Wildlife officials responded to a report of a lion sighting in the 27900 block of Pine Drive near the Canyon Courier at 7 a.m. Wednesday, March 11.
Another lion that killed a goat was later trapped and euthanized because it had lost two canine teeth and would have starved to death.
In the first case, officers discovered the young female lion had killed a deer and buried it in a pile of branches.
Based on the homeowner’s report and photographs, the lion was wearing a tag and radio collar. It was identified as one of the animals being tracked as part of the Division of Wildlife’s mountain lion study, said district wildlife manager John Murphy.
The officers removed the deer carcass to force the lion to move to another area.
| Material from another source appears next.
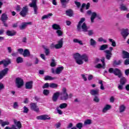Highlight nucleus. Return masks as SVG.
Returning <instances> with one entry per match:
<instances>
[{"instance_id": "nucleus-1", "label": "nucleus", "mask_w": 129, "mask_h": 129, "mask_svg": "<svg viewBox=\"0 0 129 129\" xmlns=\"http://www.w3.org/2000/svg\"><path fill=\"white\" fill-rule=\"evenodd\" d=\"M83 22H85V18H81L80 21H79L77 26V31L78 32H84L85 33L88 32V35L89 36H92V35L94 34V32L92 30H88V27H87V25H86V23H83Z\"/></svg>"}, {"instance_id": "nucleus-2", "label": "nucleus", "mask_w": 129, "mask_h": 129, "mask_svg": "<svg viewBox=\"0 0 129 129\" xmlns=\"http://www.w3.org/2000/svg\"><path fill=\"white\" fill-rule=\"evenodd\" d=\"M87 14L89 15V16H90L91 15V23H94V20L95 19V18H97L98 20H101V17L99 16V15H97V13L96 12H92L91 10H89L87 12Z\"/></svg>"}, {"instance_id": "nucleus-3", "label": "nucleus", "mask_w": 129, "mask_h": 129, "mask_svg": "<svg viewBox=\"0 0 129 129\" xmlns=\"http://www.w3.org/2000/svg\"><path fill=\"white\" fill-rule=\"evenodd\" d=\"M108 71L109 73H113V74L116 75V76H118V78H120L121 76H122L121 71L117 68H109Z\"/></svg>"}, {"instance_id": "nucleus-4", "label": "nucleus", "mask_w": 129, "mask_h": 129, "mask_svg": "<svg viewBox=\"0 0 129 129\" xmlns=\"http://www.w3.org/2000/svg\"><path fill=\"white\" fill-rule=\"evenodd\" d=\"M61 96L60 97V100H68L69 99V96L68 93H67V89L66 88H63L62 90V92L61 93Z\"/></svg>"}, {"instance_id": "nucleus-5", "label": "nucleus", "mask_w": 129, "mask_h": 129, "mask_svg": "<svg viewBox=\"0 0 129 129\" xmlns=\"http://www.w3.org/2000/svg\"><path fill=\"white\" fill-rule=\"evenodd\" d=\"M63 38L59 39L57 41V44L55 45H54V43H52L50 46V48H55L56 49H61V48L63 47Z\"/></svg>"}, {"instance_id": "nucleus-6", "label": "nucleus", "mask_w": 129, "mask_h": 129, "mask_svg": "<svg viewBox=\"0 0 129 129\" xmlns=\"http://www.w3.org/2000/svg\"><path fill=\"white\" fill-rule=\"evenodd\" d=\"M30 8H33L34 11V15H38V6H37V0H32V3L29 4Z\"/></svg>"}, {"instance_id": "nucleus-7", "label": "nucleus", "mask_w": 129, "mask_h": 129, "mask_svg": "<svg viewBox=\"0 0 129 129\" xmlns=\"http://www.w3.org/2000/svg\"><path fill=\"white\" fill-rule=\"evenodd\" d=\"M74 57L76 60V63L79 65H82L83 64V61L81 60V55L79 53H76L74 55Z\"/></svg>"}, {"instance_id": "nucleus-8", "label": "nucleus", "mask_w": 129, "mask_h": 129, "mask_svg": "<svg viewBox=\"0 0 129 129\" xmlns=\"http://www.w3.org/2000/svg\"><path fill=\"white\" fill-rule=\"evenodd\" d=\"M112 50H113V48L112 47H109V50H106L104 51V53H105V57L106 59L107 60H110V58H111V56H112Z\"/></svg>"}, {"instance_id": "nucleus-9", "label": "nucleus", "mask_w": 129, "mask_h": 129, "mask_svg": "<svg viewBox=\"0 0 129 129\" xmlns=\"http://www.w3.org/2000/svg\"><path fill=\"white\" fill-rule=\"evenodd\" d=\"M0 20L1 21H2V22H3L4 26L5 27H8V24L6 23V22H7L8 20H9V17H8V15H7V14L3 13L1 17Z\"/></svg>"}, {"instance_id": "nucleus-10", "label": "nucleus", "mask_w": 129, "mask_h": 129, "mask_svg": "<svg viewBox=\"0 0 129 129\" xmlns=\"http://www.w3.org/2000/svg\"><path fill=\"white\" fill-rule=\"evenodd\" d=\"M28 12H29V8L27 6H25L22 8V11L20 13V15L21 17L25 18V17L27 16Z\"/></svg>"}, {"instance_id": "nucleus-11", "label": "nucleus", "mask_w": 129, "mask_h": 129, "mask_svg": "<svg viewBox=\"0 0 129 129\" xmlns=\"http://www.w3.org/2000/svg\"><path fill=\"white\" fill-rule=\"evenodd\" d=\"M16 84L18 88H21L24 85V81L20 78H17L16 79Z\"/></svg>"}, {"instance_id": "nucleus-12", "label": "nucleus", "mask_w": 129, "mask_h": 129, "mask_svg": "<svg viewBox=\"0 0 129 129\" xmlns=\"http://www.w3.org/2000/svg\"><path fill=\"white\" fill-rule=\"evenodd\" d=\"M8 72H9V68H6L3 70L0 71V80L1 79H3L5 76L8 74Z\"/></svg>"}, {"instance_id": "nucleus-13", "label": "nucleus", "mask_w": 129, "mask_h": 129, "mask_svg": "<svg viewBox=\"0 0 129 129\" xmlns=\"http://www.w3.org/2000/svg\"><path fill=\"white\" fill-rule=\"evenodd\" d=\"M37 119L40 120H47V119L50 120L51 119V117H50L48 115H41L40 116H38L36 117Z\"/></svg>"}, {"instance_id": "nucleus-14", "label": "nucleus", "mask_w": 129, "mask_h": 129, "mask_svg": "<svg viewBox=\"0 0 129 129\" xmlns=\"http://www.w3.org/2000/svg\"><path fill=\"white\" fill-rule=\"evenodd\" d=\"M129 32H128V29H122L121 32V35L122 36L123 38L124 39H126V37L128 36Z\"/></svg>"}, {"instance_id": "nucleus-15", "label": "nucleus", "mask_w": 129, "mask_h": 129, "mask_svg": "<svg viewBox=\"0 0 129 129\" xmlns=\"http://www.w3.org/2000/svg\"><path fill=\"white\" fill-rule=\"evenodd\" d=\"M30 108L32 110L36 111V112H38L39 110V108L37 106V104H36V103H31L30 104Z\"/></svg>"}, {"instance_id": "nucleus-16", "label": "nucleus", "mask_w": 129, "mask_h": 129, "mask_svg": "<svg viewBox=\"0 0 129 129\" xmlns=\"http://www.w3.org/2000/svg\"><path fill=\"white\" fill-rule=\"evenodd\" d=\"M4 65V67H7L9 64H11V60H3L0 61V65Z\"/></svg>"}, {"instance_id": "nucleus-17", "label": "nucleus", "mask_w": 129, "mask_h": 129, "mask_svg": "<svg viewBox=\"0 0 129 129\" xmlns=\"http://www.w3.org/2000/svg\"><path fill=\"white\" fill-rule=\"evenodd\" d=\"M25 88L26 89H32V88H33V81H30L27 82L25 84Z\"/></svg>"}, {"instance_id": "nucleus-18", "label": "nucleus", "mask_w": 129, "mask_h": 129, "mask_svg": "<svg viewBox=\"0 0 129 129\" xmlns=\"http://www.w3.org/2000/svg\"><path fill=\"white\" fill-rule=\"evenodd\" d=\"M90 93L91 95L95 96V95H99V90L92 89L90 91Z\"/></svg>"}, {"instance_id": "nucleus-19", "label": "nucleus", "mask_w": 129, "mask_h": 129, "mask_svg": "<svg viewBox=\"0 0 129 129\" xmlns=\"http://www.w3.org/2000/svg\"><path fill=\"white\" fill-rule=\"evenodd\" d=\"M59 95H60V93L58 92H56V93H54L53 94V95L52 97V101H54V102H56L57 100H58V98L59 97Z\"/></svg>"}, {"instance_id": "nucleus-20", "label": "nucleus", "mask_w": 129, "mask_h": 129, "mask_svg": "<svg viewBox=\"0 0 129 129\" xmlns=\"http://www.w3.org/2000/svg\"><path fill=\"white\" fill-rule=\"evenodd\" d=\"M23 57H30L31 56V52L28 49H24L23 53Z\"/></svg>"}, {"instance_id": "nucleus-21", "label": "nucleus", "mask_w": 129, "mask_h": 129, "mask_svg": "<svg viewBox=\"0 0 129 129\" xmlns=\"http://www.w3.org/2000/svg\"><path fill=\"white\" fill-rule=\"evenodd\" d=\"M123 59H128L129 58V53L123 50L122 52Z\"/></svg>"}, {"instance_id": "nucleus-22", "label": "nucleus", "mask_w": 129, "mask_h": 129, "mask_svg": "<svg viewBox=\"0 0 129 129\" xmlns=\"http://www.w3.org/2000/svg\"><path fill=\"white\" fill-rule=\"evenodd\" d=\"M28 25H32V22H27V23H23L19 27L20 30H24L26 28Z\"/></svg>"}, {"instance_id": "nucleus-23", "label": "nucleus", "mask_w": 129, "mask_h": 129, "mask_svg": "<svg viewBox=\"0 0 129 129\" xmlns=\"http://www.w3.org/2000/svg\"><path fill=\"white\" fill-rule=\"evenodd\" d=\"M14 122L15 124L17 126L18 128H22V123H21V121L17 120V119H14Z\"/></svg>"}, {"instance_id": "nucleus-24", "label": "nucleus", "mask_w": 129, "mask_h": 129, "mask_svg": "<svg viewBox=\"0 0 129 129\" xmlns=\"http://www.w3.org/2000/svg\"><path fill=\"white\" fill-rule=\"evenodd\" d=\"M88 55L86 54H84L81 56V60H83L85 62H88Z\"/></svg>"}, {"instance_id": "nucleus-25", "label": "nucleus", "mask_w": 129, "mask_h": 129, "mask_svg": "<svg viewBox=\"0 0 129 129\" xmlns=\"http://www.w3.org/2000/svg\"><path fill=\"white\" fill-rule=\"evenodd\" d=\"M111 108V106L110 105L107 104L105 106V107L102 109V112L105 113L107 110H109Z\"/></svg>"}, {"instance_id": "nucleus-26", "label": "nucleus", "mask_w": 129, "mask_h": 129, "mask_svg": "<svg viewBox=\"0 0 129 129\" xmlns=\"http://www.w3.org/2000/svg\"><path fill=\"white\" fill-rule=\"evenodd\" d=\"M63 70H64V67H58L55 70V74H60V73H61V72H62Z\"/></svg>"}, {"instance_id": "nucleus-27", "label": "nucleus", "mask_w": 129, "mask_h": 129, "mask_svg": "<svg viewBox=\"0 0 129 129\" xmlns=\"http://www.w3.org/2000/svg\"><path fill=\"white\" fill-rule=\"evenodd\" d=\"M6 34H7V36H15V35H16V34H17V33L16 32H15L14 31L7 30Z\"/></svg>"}, {"instance_id": "nucleus-28", "label": "nucleus", "mask_w": 129, "mask_h": 129, "mask_svg": "<svg viewBox=\"0 0 129 129\" xmlns=\"http://www.w3.org/2000/svg\"><path fill=\"white\" fill-rule=\"evenodd\" d=\"M52 16H53V14L52 13H49L47 15H43L41 18V20L43 21V20H45V19H50Z\"/></svg>"}, {"instance_id": "nucleus-29", "label": "nucleus", "mask_w": 129, "mask_h": 129, "mask_svg": "<svg viewBox=\"0 0 129 129\" xmlns=\"http://www.w3.org/2000/svg\"><path fill=\"white\" fill-rule=\"evenodd\" d=\"M126 83V79L125 78L121 76L120 79V84L122 85H124Z\"/></svg>"}, {"instance_id": "nucleus-30", "label": "nucleus", "mask_w": 129, "mask_h": 129, "mask_svg": "<svg viewBox=\"0 0 129 129\" xmlns=\"http://www.w3.org/2000/svg\"><path fill=\"white\" fill-rule=\"evenodd\" d=\"M0 124H1L2 126H5V125H9L10 124V122L4 121V120L0 119Z\"/></svg>"}, {"instance_id": "nucleus-31", "label": "nucleus", "mask_w": 129, "mask_h": 129, "mask_svg": "<svg viewBox=\"0 0 129 129\" xmlns=\"http://www.w3.org/2000/svg\"><path fill=\"white\" fill-rule=\"evenodd\" d=\"M70 0H60V3L62 6V8H66V4H68Z\"/></svg>"}, {"instance_id": "nucleus-32", "label": "nucleus", "mask_w": 129, "mask_h": 129, "mask_svg": "<svg viewBox=\"0 0 129 129\" xmlns=\"http://www.w3.org/2000/svg\"><path fill=\"white\" fill-rule=\"evenodd\" d=\"M42 47L44 50V53L46 56H48L50 54V49L46 48L45 46H43Z\"/></svg>"}, {"instance_id": "nucleus-33", "label": "nucleus", "mask_w": 129, "mask_h": 129, "mask_svg": "<svg viewBox=\"0 0 129 129\" xmlns=\"http://www.w3.org/2000/svg\"><path fill=\"white\" fill-rule=\"evenodd\" d=\"M52 29H53V30H56V31H58V30H61V27L58 24H54L52 25Z\"/></svg>"}, {"instance_id": "nucleus-34", "label": "nucleus", "mask_w": 129, "mask_h": 129, "mask_svg": "<svg viewBox=\"0 0 129 129\" xmlns=\"http://www.w3.org/2000/svg\"><path fill=\"white\" fill-rule=\"evenodd\" d=\"M67 16L69 17H72L73 16V11L71 9H69V10H67L66 11Z\"/></svg>"}, {"instance_id": "nucleus-35", "label": "nucleus", "mask_w": 129, "mask_h": 129, "mask_svg": "<svg viewBox=\"0 0 129 129\" xmlns=\"http://www.w3.org/2000/svg\"><path fill=\"white\" fill-rule=\"evenodd\" d=\"M68 106V105L66 103H63L59 105V107L60 109H63L64 108H66Z\"/></svg>"}, {"instance_id": "nucleus-36", "label": "nucleus", "mask_w": 129, "mask_h": 129, "mask_svg": "<svg viewBox=\"0 0 129 129\" xmlns=\"http://www.w3.org/2000/svg\"><path fill=\"white\" fill-rule=\"evenodd\" d=\"M107 48H108V45L103 44L100 46L99 50H100V51H102L103 50H105V49H107Z\"/></svg>"}, {"instance_id": "nucleus-37", "label": "nucleus", "mask_w": 129, "mask_h": 129, "mask_svg": "<svg viewBox=\"0 0 129 129\" xmlns=\"http://www.w3.org/2000/svg\"><path fill=\"white\" fill-rule=\"evenodd\" d=\"M125 106H124V105H121V106H120L119 107V112L121 113V112H123V111H124V110H125Z\"/></svg>"}, {"instance_id": "nucleus-38", "label": "nucleus", "mask_w": 129, "mask_h": 129, "mask_svg": "<svg viewBox=\"0 0 129 129\" xmlns=\"http://www.w3.org/2000/svg\"><path fill=\"white\" fill-rule=\"evenodd\" d=\"M49 87H50V88H58V84L55 83H50L49 84Z\"/></svg>"}, {"instance_id": "nucleus-39", "label": "nucleus", "mask_w": 129, "mask_h": 129, "mask_svg": "<svg viewBox=\"0 0 129 129\" xmlns=\"http://www.w3.org/2000/svg\"><path fill=\"white\" fill-rule=\"evenodd\" d=\"M43 94L45 96H48V95L50 94V91L49 90L44 89L43 91Z\"/></svg>"}, {"instance_id": "nucleus-40", "label": "nucleus", "mask_w": 129, "mask_h": 129, "mask_svg": "<svg viewBox=\"0 0 129 129\" xmlns=\"http://www.w3.org/2000/svg\"><path fill=\"white\" fill-rule=\"evenodd\" d=\"M92 123V120L90 119H88L86 120L84 122V125H87V124H91Z\"/></svg>"}, {"instance_id": "nucleus-41", "label": "nucleus", "mask_w": 129, "mask_h": 129, "mask_svg": "<svg viewBox=\"0 0 129 129\" xmlns=\"http://www.w3.org/2000/svg\"><path fill=\"white\" fill-rule=\"evenodd\" d=\"M90 42L91 46H93V47H94L96 45V41L92 38L90 39Z\"/></svg>"}, {"instance_id": "nucleus-42", "label": "nucleus", "mask_w": 129, "mask_h": 129, "mask_svg": "<svg viewBox=\"0 0 129 129\" xmlns=\"http://www.w3.org/2000/svg\"><path fill=\"white\" fill-rule=\"evenodd\" d=\"M76 127L79 129H82V128L83 127V123L80 122V123H77L76 125Z\"/></svg>"}, {"instance_id": "nucleus-43", "label": "nucleus", "mask_w": 129, "mask_h": 129, "mask_svg": "<svg viewBox=\"0 0 129 129\" xmlns=\"http://www.w3.org/2000/svg\"><path fill=\"white\" fill-rule=\"evenodd\" d=\"M55 79V78H52V77L50 76H45L44 77V80H54Z\"/></svg>"}, {"instance_id": "nucleus-44", "label": "nucleus", "mask_w": 129, "mask_h": 129, "mask_svg": "<svg viewBox=\"0 0 129 129\" xmlns=\"http://www.w3.org/2000/svg\"><path fill=\"white\" fill-rule=\"evenodd\" d=\"M120 9L121 11H127V8L123 4H121L120 6Z\"/></svg>"}, {"instance_id": "nucleus-45", "label": "nucleus", "mask_w": 129, "mask_h": 129, "mask_svg": "<svg viewBox=\"0 0 129 129\" xmlns=\"http://www.w3.org/2000/svg\"><path fill=\"white\" fill-rule=\"evenodd\" d=\"M109 42L112 43L111 46L113 47H116V43H115V41H114L112 39H109Z\"/></svg>"}, {"instance_id": "nucleus-46", "label": "nucleus", "mask_w": 129, "mask_h": 129, "mask_svg": "<svg viewBox=\"0 0 129 129\" xmlns=\"http://www.w3.org/2000/svg\"><path fill=\"white\" fill-rule=\"evenodd\" d=\"M23 58H22L21 57H18L17 59H16V62L17 63H23Z\"/></svg>"}, {"instance_id": "nucleus-47", "label": "nucleus", "mask_w": 129, "mask_h": 129, "mask_svg": "<svg viewBox=\"0 0 129 129\" xmlns=\"http://www.w3.org/2000/svg\"><path fill=\"white\" fill-rule=\"evenodd\" d=\"M121 64V61L118 60V61L116 60H114L113 61V66H116L117 65H120Z\"/></svg>"}, {"instance_id": "nucleus-48", "label": "nucleus", "mask_w": 129, "mask_h": 129, "mask_svg": "<svg viewBox=\"0 0 129 129\" xmlns=\"http://www.w3.org/2000/svg\"><path fill=\"white\" fill-rule=\"evenodd\" d=\"M56 33L57 34V36H58V37H61V36L63 35V32L60 29L57 30Z\"/></svg>"}, {"instance_id": "nucleus-49", "label": "nucleus", "mask_w": 129, "mask_h": 129, "mask_svg": "<svg viewBox=\"0 0 129 129\" xmlns=\"http://www.w3.org/2000/svg\"><path fill=\"white\" fill-rule=\"evenodd\" d=\"M74 43H79L80 45H83V43H82V41L79 40L78 39H74Z\"/></svg>"}, {"instance_id": "nucleus-50", "label": "nucleus", "mask_w": 129, "mask_h": 129, "mask_svg": "<svg viewBox=\"0 0 129 129\" xmlns=\"http://www.w3.org/2000/svg\"><path fill=\"white\" fill-rule=\"evenodd\" d=\"M49 87H50V84L48 83H46L42 86L43 89H45L46 88H48Z\"/></svg>"}, {"instance_id": "nucleus-51", "label": "nucleus", "mask_w": 129, "mask_h": 129, "mask_svg": "<svg viewBox=\"0 0 129 129\" xmlns=\"http://www.w3.org/2000/svg\"><path fill=\"white\" fill-rule=\"evenodd\" d=\"M100 100V99H99V98H98V96H95V97L93 99V101H94L95 102L98 103V102H99Z\"/></svg>"}, {"instance_id": "nucleus-52", "label": "nucleus", "mask_w": 129, "mask_h": 129, "mask_svg": "<svg viewBox=\"0 0 129 129\" xmlns=\"http://www.w3.org/2000/svg\"><path fill=\"white\" fill-rule=\"evenodd\" d=\"M17 51L18 53H19V54H21V55H23L24 50L23 48H19L17 49Z\"/></svg>"}, {"instance_id": "nucleus-53", "label": "nucleus", "mask_w": 129, "mask_h": 129, "mask_svg": "<svg viewBox=\"0 0 129 129\" xmlns=\"http://www.w3.org/2000/svg\"><path fill=\"white\" fill-rule=\"evenodd\" d=\"M23 109H24L23 112L24 113H28V112H29V109L26 106H25L23 107Z\"/></svg>"}, {"instance_id": "nucleus-54", "label": "nucleus", "mask_w": 129, "mask_h": 129, "mask_svg": "<svg viewBox=\"0 0 129 129\" xmlns=\"http://www.w3.org/2000/svg\"><path fill=\"white\" fill-rule=\"evenodd\" d=\"M51 67H55L56 66V62H55V59H52L51 63H50Z\"/></svg>"}, {"instance_id": "nucleus-55", "label": "nucleus", "mask_w": 129, "mask_h": 129, "mask_svg": "<svg viewBox=\"0 0 129 129\" xmlns=\"http://www.w3.org/2000/svg\"><path fill=\"white\" fill-rule=\"evenodd\" d=\"M61 124H62L61 123V122H58L55 124V126L56 128H59L61 127Z\"/></svg>"}, {"instance_id": "nucleus-56", "label": "nucleus", "mask_w": 129, "mask_h": 129, "mask_svg": "<svg viewBox=\"0 0 129 129\" xmlns=\"http://www.w3.org/2000/svg\"><path fill=\"white\" fill-rule=\"evenodd\" d=\"M56 110L58 114H63V112L62 111V110L59 109V107L56 108Z\"/></svg>"}, {"instance_id": "nucleus-57", "label": "nucleus", "mask_w": 129, "mask_h": 129, "mask_svg": "<svg viewBox=\"0 0 129 129\" xmlns=\"http://www.w3.org/2000/svg\"><path fill=\"white\" fill-rule=\"evenodd\" d=\"M13 107L15 109H17L18 107H19V104H18V102H14V105H13Z\"/></svg>"}, {"instance_id": "nucleus-58", "label": "nucleus", "mask_w": 129, "mask_h": 129, "mask_svg": "<svg viewBox=\"0 0 129 129\" xmlns=\"http://www.w3.org/2000/svg\"><path fill=\"white\" fill-rule=\"evenodd\" d=\"M124 65H129V58L126 59L124 61Z\"/></svg>"}, {"instance_id": "nucleus-59", "label": "nucleus", "mask_w": 129, "mask_h": 129, "mask_svg": "<svg viewBox=\"0 0 129 129\" xmlns=\"http://www.w3.org/2000/svg\"><path fill=\"white\" fill-rule=\"evenodd\" d=\"M93 79V76L92 75H89L88 77V80L90 81V80H92Z\"/></svg>"}, {"instance_id": "nucleus-60", "label": "nucleus", "mask_w": 129, "mask_h": 129, "mask_svg": "<svg viewBox=\"0 0 129 129\" xmlns=\"http://www.w3.org/2000/svg\"><path fill=\"white\" fill-rule=\"evenodd\" d=\"M123 85L120 84V85H118V89H119V90H122V89H123Z\"/></svg>"}, {"instance_id": "nucleus-61", "label": "nucleus", "mask_w": 129, "mask_h": 129, "mask_svg": "<svg viewBox=\"0 0 129 129\" xmlns=\"http://www.w3.org/2000/svg\"><path fill=\"white\" fill-rule=\"evenodd\" d=\"M75 5H76V6L78 8H79V7H80V6H81V4H80V2H78L77 1H75Z\"/></svg>"}, {"instance_id": "nucleus-62", "label": "nucleus", "mask_w": 129, "mask_h": 129, "mask_svg": "<svg viewBox=\"0 0 129 129\" xmlns=\"http://www.w3.org/2000/svg\"><path fill=\"white\" fill-rule=\"evenodd\" d=\"M16 11L17 12H20L21 11V6L20 5H17L16 7Z\"/></svg>"}, {"instance_id": "nucleus-63", "label": "nucleus", "mask_w": 129, "mask_h": 129, "mask_svg": "<svg viewBox=\"0 0 129 129\" xmlns=\"http://www.w3.org/2000/svg\"><path fill=\"white\" fill-rule=\"evenodd\" d=\"M73 127V124L72 123H70L67 126V128H71Z\"/></svg>"}, {"instance_id": "nucleus-64", "label": "nucleus", "mask_w": 129, "mask_h": 129, "mask_svg": "<svg viewBox=\"0 0 129 129\" xmlns=\"http://www.w3.org/2000/svg\"><path fill=\"white\" fill-rule=\"evenodd\" d=\"M125 74L126 75V76H128L129 74V69H127L125 71Z\"/></svg>"}]
</instances>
According to DOW policy, the lion wasn’t trapped and relocated because it wasn’t menacing people.
“It was just doing what lions are supposed to do,” Murphy said.
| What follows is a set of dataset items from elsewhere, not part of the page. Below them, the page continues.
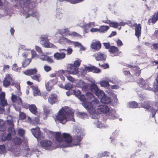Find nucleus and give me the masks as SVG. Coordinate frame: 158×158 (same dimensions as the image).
Masks as SVG:
<instances>
[{
    "label": "nucleus",
    "mask_w": 158,
    "mask_h": 158,
    "mask_svg": "<svg viewBox=\"0 0 158 158\" xmlns=\"http://www.w3.org/2000/svg\"><path fill=\"white\" fill-rule=\"evenodd\" d=\"M81 136V135H76L72 139L71 136L69 134L64 133L63 134V138L60 133L57 132L55 133V137L56 140L59 142H61L63 139L66 144L63 145L62 147H72L73 145H79L82 139Z\"/></svg>",
    "instance_id": "f257e3e1"
},
{
    "label": "nucleus",
    "mask_w": 158,
    "mask_h": 158,
    "mask_svg": "<svg viewBox=\"0 0 158 158\" xmlns=\"http://www.w3.org/2000/svg\"><path fill=\"white\" fill-rule=\"evenodd\" d=\"M73 113V110H71L68 107H63L57 113L55 120L58 121L63 124H64L69 120L74 121Z\"/></svg>",
    "instance_id": "f03ea898"
},
{
    "label": "nucleus",
    "mask_w": 158,
    "mask_h": 158,
    "mask_svg": "<svg viewBox=\"0 0 158 158\" xmlns=\"http://www.w3.org/2000/svg\"><path fill=\"white\" fill-rule=\"evenodd\" d=\"M86 100L90 101L91 102H83L82 105L84 107L87 109L90 114L91 118H97L98 116H93V114L94 113L95 109L93 106L95 105H97L99 103L98 100L95 98L93 94L90 92H87L86 94Z\"/></svg>",
    "instance_id": "7ed1b4c3"
},
{
    "label": "nucleus",
    "mask_w": 158,
    "mask_h": 158,
    "mask_svg": "<svg viewBox=\"0 0 158 158\" xmlns=\"http://www.w3.org/2000/svg\"><path fill=\"white\" fill-rule=\"evenodd\" d=\"M93 106L94 109H95L94 113L93 114V116L94 117L95 116V115L98 116L97 118H92L95 119L98 118L99 117L98 114L103 113L107 114L110 108V107L109 106L105 104L99 105V102L97 105H94Z\"/></svg>",
    "instance_id": "20e7f679"
},
{
    "label": "nucleus",
    "mask_w": 158,
    "mask_h": 158,
    "mask_svg": "<svg viewBox=\"0 0 158 158\" xmlns=\"http://www.w3.org/2000/svg\"><path fill=\"white\" fill-rule=\"evenodd\" d=\"M33 2V0H19V4L23 8L24 10L23 14L25 18H27L30 16V14L28 13L30 11L28 10V7Z\"/></svg>",
    "instance_id": "39448f33"
},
The second case came to officers’ attention when a homeowner reported a lion killed a goat on Peaceful Hills Road on North Turkey Creek on Wednesday night, March 12.
The family’s goats are usually confined to the barn at night, but that night the barn door was left open, Murphy said.
Wildlife officials trapped the lion on Saturday morning and later were forced to euthanize it.
“People need to know it wasn’t because he killed the goat,” Murphy said. “He was euthanized because he was starving to death. He was really in bad shape, and left in the wild he probably would have starved to death.”
The second lion was wearing a collar and was identified as the same lion that was found after it had killed a deer on Troutdale Drive near the condominium buildings in December. The lion had been tracked as far north as Gilpin County in recent months, Murphy said.
As previously reported in the Canyon Courier, three lions were reported stalking a chicken coop on Upper Bear Creek on New Year’s Eve.
Other recent encounters include a lion taking a dog on Upper Bear Creek in January and a coyote taking a dog in Evergreen Estates in February, Murphy said.
Cats that kill domestic animals typically are not getting enough to eat because they have some kind of malady or disability, Murphy said.
The presence of mountain lions should not be viewed as a threat to humans, Murphy said. There are more unfortunate confrontations with deer and elk in the mountain communities because people mistakenly think they are harmless, he said.
The Division of Wildlife is trying to track all the mountain lions on the Front Range between Lyons on the north and U.S. 285. The goals of the study are to determine the relative size of lion territory and what methods are most effective in deterring lions from roaming in populated areas.